残忍さも、狡猾さもそこにはない。ただただ驚き、茫然としている子供のような彼女がそこにはいた。
「なに驚いてんだ? オレがお前に暖かい言葉をかけてやるとでも思ったか? 残念ながらそれは思い上がりだ。オレは作家だぜ? 自分のどうしようもない思想を他人に押し付けるエゴの塊。オレはお前を仕方なく捨てたんじゃない。オレ自身が、お前をいらないと判断して捨てたんだ」
「……なんでそんなこと言うの?」
ぼそりと、リトルは言った。
「アタシがこんなにあなたのこと考えてるのに!! なんでそんな風に言うの!? なんでアタシを認めてくれないの!? なんでなんでなんでなんで!!!!」
リトルが僕達を睨んだ時、僕はぞっとした。
その片方の目が、膨張したかのように飛び出し、ぎょろぎょろと蠢いている。
まずい! 呪いが暴走してる!!
「ジョーさん!! 早く逃げるぞ!!」
僕がゲートに駆け込もうとして、はたと止まる。
既にそのゲートは閉じてしまっていた。
万事休すだ。
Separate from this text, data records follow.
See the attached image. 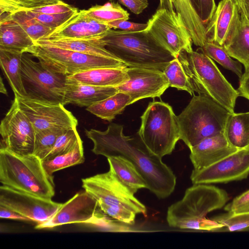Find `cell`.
Returning <instances> with one entry per match:
<instances>
[{
	"label": "cell",
	"instance_id": "cell-1",
	"mask_svg": "<svg viewBox=\"0 0 249 249\" xmlns=\"http://www.w3.org/2000/svg\"><path fill=\"white\" fill-rule=\"evenodd\" d=\"M87 137L93 143L91 151L107 158L121 156L132 163L144 179L147 189L160 199L174 192L177 178L162 159L151 153L140 139L124 134L122 125L111 124L104 131L86 130Z\"/></svg>",
	"mask_w": 249,
	"mask_h": 249
},
{
	"label": "cell",
	"instance_id": "cell-2",
	"mask_svg": "<svg viewBox=\"0 0 249 249\" xmlns=\"http://www.w3.org/2000/svg\"><path fill=\"white\" fill-rule=\"evenodd\" d=\"M229 199L223 189L208 184H193L181 199L168 207L167 223L175 228L218 231L224 226L206 216L224 207Z\"/></svg>",
	"mask_w": 249,
	"mask_h": 249
},
{
	"label": "cell",
	"instance_id": "cell-3",
	"mask_svg": "<svg viewBox=\"0 0 249 249\" xmlns=\"http://www.w3.org/2000/svg\"><path fill=\"white\" fill-rule=\"evenodd\" d=\"M82 187L97 201L98 207L116 221L128 225L136 215H146V208L109 169L106 173L82 178Z\"/></svg>",
	"mask_w": 249,
	"mask_h": 249
},
{
	"label": "cell",
	"instance_id": "cell-4",
	"mask_svg": "<svg viewBox=\"0 0 249 249\" xmlns=\"http://www.w3.org/2000/svg\"><path fill=\"white\" fill-rule=\"evenodd\" d=\"M106 48L128 67L163 71L175 57L144 30L127 32L110 29L102 37Z\"/></svg>",
	"mask_w": 249,
	"mask_h": 249
},
{
	"label": "cell",
	"instance_id": "cell-5",
	"mask_svg": "<svg viewBox=\"0 0 249 249\" xmlns=\"http://www.w3.org/2000/svg\"><path fill=\"white\" fill-rule=\"evenodd\" d=\"M0 181L1 185L46 199L55 194L53 176L33 154L19 156L0 149Z\"/></svg>",
	"mask_w": 249,
	"mask_h": 249
},
{
	"label": "cell",
	"instance_id": "cell-6",
	"mask_svg": "<svg viewBox=\"0 0 249 249\" xmlns=\"http://www.w3.org/2000/svg\"><path fill=\"white\" fill-rule=\"evenodd\" d=\"M178 58L195 92L210 97L230 113L234 112L239 93L211 58L194 51L182 52Z\"/></svg>",
	"mask_w": 249,
	"mask_h": 249
},
{
	"label": "cell",
	"instance_id": "cell-7",
	"mask_svg": "<svg viewBox=\"0 0 249 249\" xmlns=\"http://www.w3.org/2000/svg\"><path fill=\"white\" fill-rule=\"evenodd\" d=\"M230 114L210 97L194 95L177 116L180 140L190 149L206 138L224 133Z\"/></svg>",
	"mask_w": 249,
	"mask_h": 249
},
{
	"label": "cell",
	"instance_id": "cell-8",
	"mask_svg": "<svg viewBox=\"0 0 249 249\" xmlns=\"http://www.w3.org/2000/svg\"><path fill=\"white\" fill-rule=\"evenodd\" d=\"M139 139L152 154L161 158L171 154L180 140L177 117L168 104L153 101L141 116Z\"/></svg>",
	"mask_w": 249,
	"mask_h": 249
},
{
	"label": "cell",
	"instance_id": "cell-9",
	"mask_svg": "<svg viewBox=\"0 0 249 249\" xmlns=\"http://www.w3.org/2000/svg\"><path fill=\"white\" fill-rule=\"evenodd\" d=\"M32 56L25 52L21 57V75L26 98L63 104L68 76L42 61L33 60Z\"/></svg>",
	"mask_w": 249,
	"mask_h": 249
},
{
	"label": "cell",
	"instance_id": "cell-10",
	"mask_svg": "<svg viewBox=\"0 0 249 249\" xmlns=\"http://www.w3.org/2000/svg\"><path fill=\"white\" fill-rule=\"evenodd\" d=\"M67 76L100 68H126L120 59L35 44L26 52Z\"/></svg>",
	"mask_w": 249,
	"mask_h": 249
},
{
	"label": "cell",
	"instance_id": "cell-11",
	"mask_svg": "<svg viewBox=\"0 0 249 249\" xmlns=\"http://www.w3.org/2000/svg\"><path fill=\"white\" fill-rule=\"evenodd\" d=\"M147 24L144 31L175 58L182 52L191 53L193 51L191 36L175 13L158 8Z\"/></svg>",
	"mask_w": 249,
	"mask_h": 249
},
{
	"label": "cell",
	"instance_id": "cell-12",
	"mask_svg": "<svg viewBox=\"0 0 249 249\" xmlns=\"http://www.w3.org/2000/svg\"><path fill=\"white\" fill-rule=\"evenodd\" d=\"M0 148L19 156L33 154L36 132L26 115L20 109L17 97L0 125Z\"/></svg>",
	"mask_w": 249,
	"mask_h": 249
},
{
	"label": "cell",
	"instance_id": "cell-13",
	"mask_svg": "<svg viewBox=\"0 0 249 249\" xmlns=\"http://www.w3.org/2000/svg\"><path fill=\"white\" fill-rule=\"evenodd\" d=\"M21 110L28 118L36 133L42 130L61 128H75L78 121L61 103L43 102L15 95Z\"/></svg>",
	"mask_w": 249,
	"mask_h": 249
},
{
	"label": "cell",
	"instance_id": "cell-14",
	"mask_svg": "<svg viewBox=\"0 0 249 249\" xmlns=\"http://www.w3.org/2000/svg\"><path fill=\"white\" fill-rule=\"evenodd\" d=\"M249 175V146L239 149L215 163L200 170L193 169V184L227 183L247 178Z\"/></svg>",
	"mask_w": 249,
	"mask_h": 249
},
{
	"label": "cell",
	"instance_id": "cell-15",
	"mask_svg": "<svg viewBox=\"0 0 249 249\" xmlns=\"http://www.w3.org/2000/svg\"><path fill=\"white\" fill-rule=\"evenodd\" d=\"M62 203L1 185L0 205L12 210L37 224L49 220Z\"/></svg>",
	"mask_w": 249,
	"mask_h": 249
},
{
	"label": "cell",
	"instance_id": "cell-16",
	"mask_svg": "<svg viewBox=\"0 0 249 249\" xmlns=\"http://www.w3.org/2000/svg\"><path fill=\"white\" fill-rule=\"evenodd\" d=\"M126 71L128 80L116 88L119 91L130 96L129 105L146 98L160 97L169 87L168 80L161 70L127 67Z\"/></svg>",
	"mask_w": 249,
	"mask_h": 249
},
{
	"label": "cell",
	"instance_id": "cell-17",
	"mask_svg": "<svg viewBox=\"0 0 249 249\" xmlns=\"http://www.w3.org/2000/svg\"><path fill=\"white\" fill-rule=\"evenodd\" d=\"M98 207L96 200L86 191L76 193L64 203L47 221L37 224L36 229L53 228L67 224L88 222Z\"/></svg>",
	"mask_w": 249,
	"mask_h": 249
},
{
	"label": "cell",
	"instance_id": "cell-18",
	"mask_svg": "<svg viewBox=\"0 0 249 249\" xmlns=\"http://www.w3.org/2000/svg\"><path fill=\"white\" fill-rule=\"evenodd\" d=\"M111 28L88 16L85 10L78 11L62 26L43 38L89 39L102 37ZM42 39V38H41Z\"/></svg>",
	"mask_w": 249,
	"mask_h": 249
},
{
	"label": "cell",
	"instance_id": "cell-19",
	"mask_svg": "<svg viewBox=\"0 0 249 249\" xmlns=\"http://www.w3.org/2000/svg\"><path fill=\"white\" fill-rule=\"evenodd\" d=\"M238 149L228 142L225 133L206 138L190 149V159L195 170L205 168Z\"/></svg>",
	"mask_w": 249,
	"mask_h": 249
},
{
	"label": "cell",
	"instance_id": "cell-20",
	"mask_svg": "<svg viewBox=\"0 0 249 249\" xmlns=\"http://www.w3.org/2000/svg\"><path fill=\"white\" fill-rule=\"evenodd\" d=\"M159 8L175 13L187 28L193 43L202 48L208 41L207 29L189 0H159Z\"/></svg>",
	"mask_w": 249,
	"mask_h": 249
},
{
	"label": "cell",
	"instance_id": "cell-21",
	"mask_svg": "<svg viewBox=\"0 0 249 249\" xmlns=\"http://www.w3.org/2000/svg\"><path fill=\"white\" fill-rule=\"evenodd\" d=\"M240 17L237 7L231 0H221L207 27L208 42L223 46Z\"/></svg>",
	"mask_w": 249,
	"mask_h": 249
},
{
	"label": "cell",
	"instance_id": "cell-22",
	"mask_svg": "<svg viewBox=\"0 0 249 249\" xmlns=\"http://www.w3.org/2000/svg\"><path fill=\"white\" fill-rule=\"evenodd\" d=\"M118 91L116 87L86 85L67 79L63 104L87 107Z\"/></svg>",
	"mask_w": 249,
	"mask_h": 249
},
{
	"label": "cell",
	"instance_id": "cell-23",
	"mask_svg": "<svg viewBox=\"0 0 249 249\" xmlns=\"http://www.w3.org/2000/svg\"><path fill=\"white\" fill-rule=\"evenodd\" d=\"M126 68L93 69L69 76L67 79L86 85L116 87L128 80Z\"/></svg>",
	"mask_w": 249,
	"mask_h": 249
},
{
	"label": "cell",
	"instance_id": "cell-24",
	"mask_svg": "<svg viewBox=\"0 0 249 249\" xmlns=\"http://www.w3.org/2000/svg\"><path fill=\"white\" fill-rule=\"evenodd\" d=\"M35 43L87 54L117 58L106 48L101 37L89 39L42 38L35 41Z\"/></svg>",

もはやこの世界から逃げられない。
「アハハハハ!! そういうわけだから、一生アタシと遊びましょ!!」
「お前馬鹿か?」
ジョーさんは静かに言った。
「あん?」
「ここはもう、黒海リトルの世界でも、ヒロインたちの世界でもねえ。小早川裕也が望む、誰も死なない世界だぜ?」
ジョーさんは僕に銃口を向けた。
「誰も死なない世界なら、ぶっ壊しても文句はねえだろ?」
「ちょ──」
銃弾は、何の躊躇もなく僕の額を撃ち抜いた。
目的のためなら何でも捨てる。それが作家で、それがジョーさんだ。
ああ、やはり僕は、ジョーさんのようにはなれそうにない。
しかしだからこそ、僕は彼女に、どうしようもなく焦がれるのだろう。
僕の意識が消えるのと、この世界が消えるのと。
どちらが先だったのかは、僕には分からなかった。